The optical luminosity of the object also supported the occurrence of a supernova. This rose again after the optical afterglow of the X-ray flash faded after two days. The researchers believe that this phenomenon can be attributed to the expanding gas envelope of the supernova explosion, which was now emitting visible light. The almost spherical pressure wave could also be observed in the radio range.
By analyzing the data collected over days and weeks and developing computer models of the explosion, the astrophysicists were able to draw valuable conclusions about what was happening. They found out that the supernova was weaker than a so-called hypernova, which is associated with ordinary gamma-ray bursts. On the other hand, it was too luminous for a classic supernova that does not produce a gamma-ray burst. Paolo Mazzali from the Max Planck Institute for Astrophysics in Garching believes that the mass of the star may be responsible for the different behavior. Based on the material catapulted out, the researchers calculated that the star had twenty times the mass of the sun.

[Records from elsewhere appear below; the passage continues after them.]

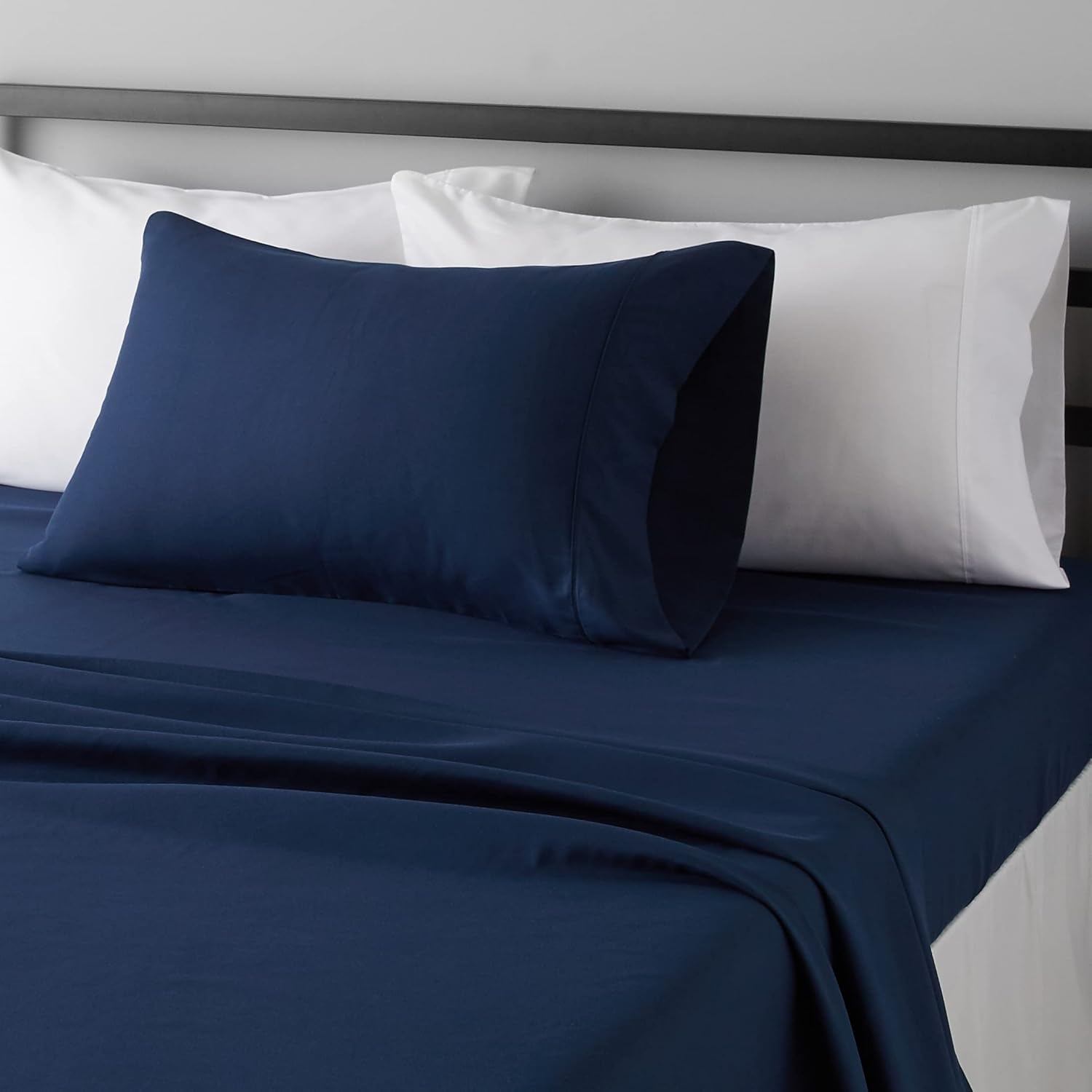 Lightweight Super Soft Easy Care Microfiber 3-Piece Bed Sheet Set with 14-Inch Deep Pockets, Twin, Navy Blue, Solid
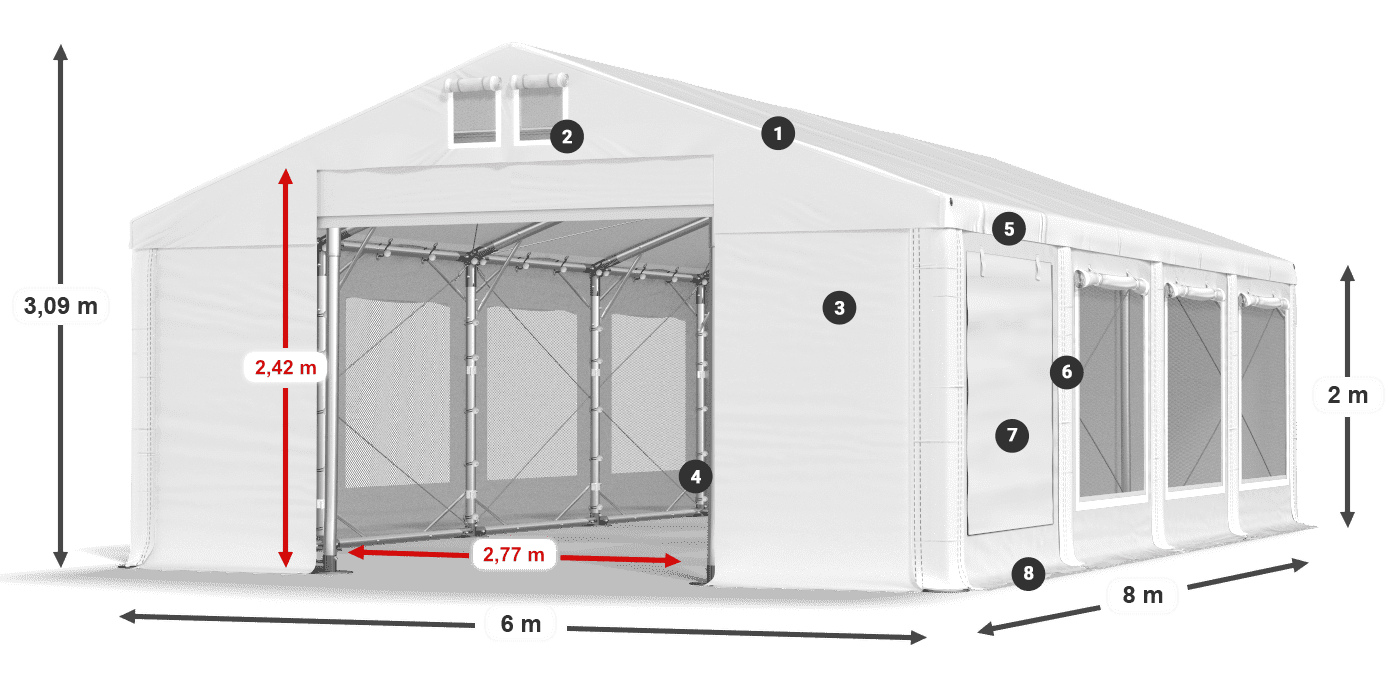Krov: MS 580 PVC Zidovi: SD M 500 PVC Legenda od 2 m
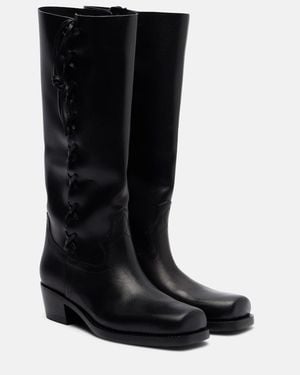 Paris Texas Roxanne 45 Leather Knee-High Boots - Black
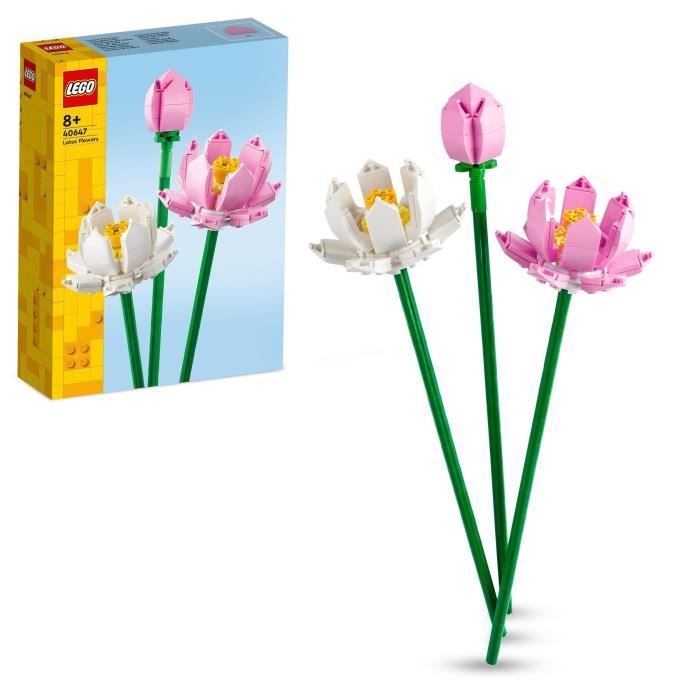 LEGO 40647 Creator Lotus Flowers, Building Kit for Girls and Boys Ages 8, with 3 Artificial Flowers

The explosion of such a star should produce a neutron star - stars that combine several solar masses with only a few kilometers in diameter. The researchers suspect a magnetar, a neutron star with an extremely strong magnetic field. Until now, astronomers assumed that the gamma-ray bursts can only form during a hypernova explosion, in which a star collapses into a black hole.
The series of star types that can produce a gamma-ray burst or its brother, the X-ray flash, should therefore have been extended to include relatively low-mass stars. However, the results do not yet explain why stars emit X-ray flashes and others do not.
But astronomers shouldn't be short of research objects, since there are far more low-mass than high-mass stars in the universe. However, due to their lower brightness, X-ray flashes are more difficult to detect than the high-energy gamma-ray bursts. Thus, GRB 060218 is one of the rare premieres in the cosmic cinema - at least until the "eyes of the astronomers" become sharper.
So it remains to be seen when the universe next invites us to such an exclusive performance.